INFORME: PREVENCIÓN DE LA DIABETES “EL PACIENTE ES EL PROTAGONISTA DEL CAMBIO” Imprimir E-mail La diabetes es una de las enfermedades no contagiosas más frecuentes. Es la cuarta o quinta causa de muerte en la mayoría de los países de ingresos altos y hay pruebas sustanciales de que se ha convertido en epidemia en muchos países en vías de desarrollo. En el mundo hay 285 millones de personas afectadas. Y en la Argentina, el 8% de la población la padece. Se ha constituido sin dudas en uno de los problemas sanitarios más desafiantes del siglo XXI.

La Federación Argentina de Diabetes, entidad que nuclea a la mayor parte de las asociaciones de diabetes de todo el país, realizará entre el 19 y el 22 de agosto, el VI Congreso Nacional de Diabetes para Personas, Familiares y Grupo Interdisciplinario; será en Villa Giardino, provincia de Córdoba. No solo participarán profesionales y personal de la salud, sino también pacientes afectados por la enfermedad.
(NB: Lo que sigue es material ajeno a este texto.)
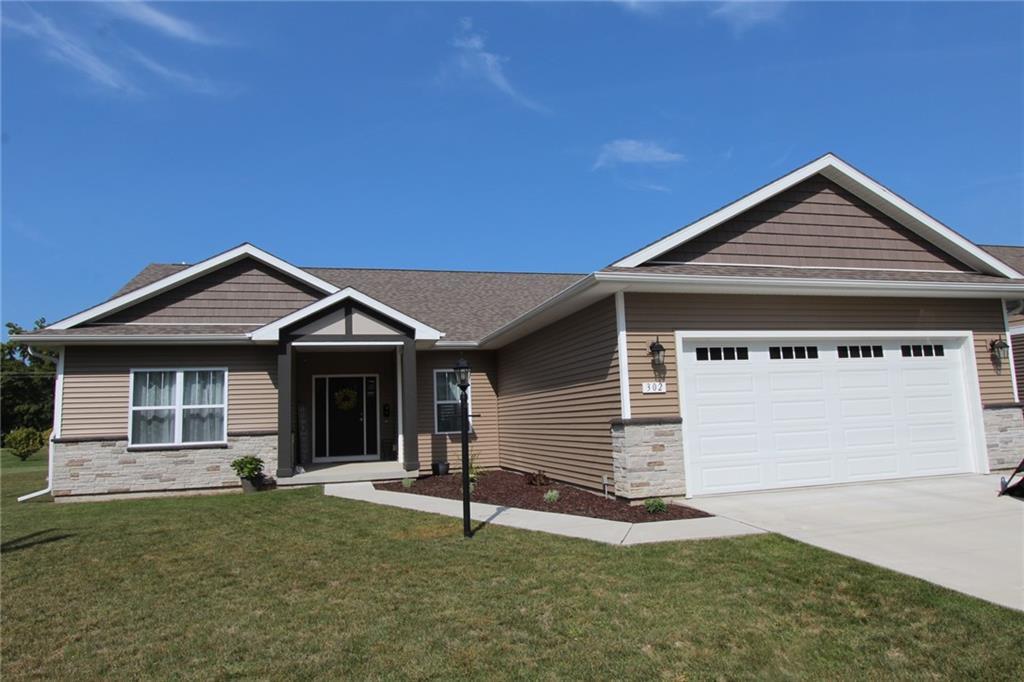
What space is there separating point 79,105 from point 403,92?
5897mm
La Dra. María Teresa Enrico, médica especialista de la unidad Nutrición del Hospital Bonorino Udaondo, integrante de la Liga Argentina de Protección al Diabético y Directora Editorial de la publicación de la institución, La Gaceta del Diabético, será una de las coordinadoras de un grupo de pacientes que asistirá al congreso. “Las asociaciones de diabetes de todo el país envían a personas que necesitan participar de una experiencia educativa diferente, mediante la convivencia durante dos días de quienes padecen la enfermedad. Se trabaja sobre todas las actividades que tienen que integrar la vida de una persona con diabetes: desde el monitoreo de la glucemia, hasta la actividad física. Por ejemplo, se enseña a organizar un menú saludable”. La Dra. Enrico es columnista del programa de radio, Agenda médica, y miembro de la filial Bonorino Udaondo del la AMM.
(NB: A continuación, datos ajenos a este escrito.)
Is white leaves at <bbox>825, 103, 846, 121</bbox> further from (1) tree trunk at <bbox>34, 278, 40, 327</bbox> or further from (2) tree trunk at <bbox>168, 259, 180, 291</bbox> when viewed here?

Cambio de paradigma La diabetes tipo 2 es la más común y aparece con frecuencia después de los 40 años, en personas mayormente obesas o con sobrepeso: “Es la que afecta aproximadamente al 90% de la población de diabéticos en general y es una enfermedad de adultos que está relacionada con la genética, la herencia y también factores vinculados al estilo de vida, el sedentarismo, la obesidad, etc. En general, hubo un cambio de paradigma después de la mitad del siglo pasado, a partir de las décadas de 1960 o 1970; se comenzó a comprender que en este tipo de enfermedad, como en otras crónicas no transmisibles, lo importante, el protagonista del cambio, es la persona que padece diabetes. La educación es la parte central del tratamiento y lograr un cambio de comportamiento, es lo más importante; un diabético bien educado va a saber qué cuidados tiene que tener y qué exámenes o procedimientos sugerirle al médico tratante”, explica Enrico. El tratamiento de la diabetes requiere de la participación de un grupo interdisciplinario de profesionales: “Tiene que ser tratada por un médico clínico bien formado o por un especialista, un diabetólogo, y es ese médico, con una amplia base clínica el que va a dirigir las distintas consultas, con otros especialistas, por ejemplo, el oftalmólogo, para control y fondo de ojos anual, el cardiólogo; a veces se necesitan también cuidados de especialistas en nutrición, psicología, podología, etc”.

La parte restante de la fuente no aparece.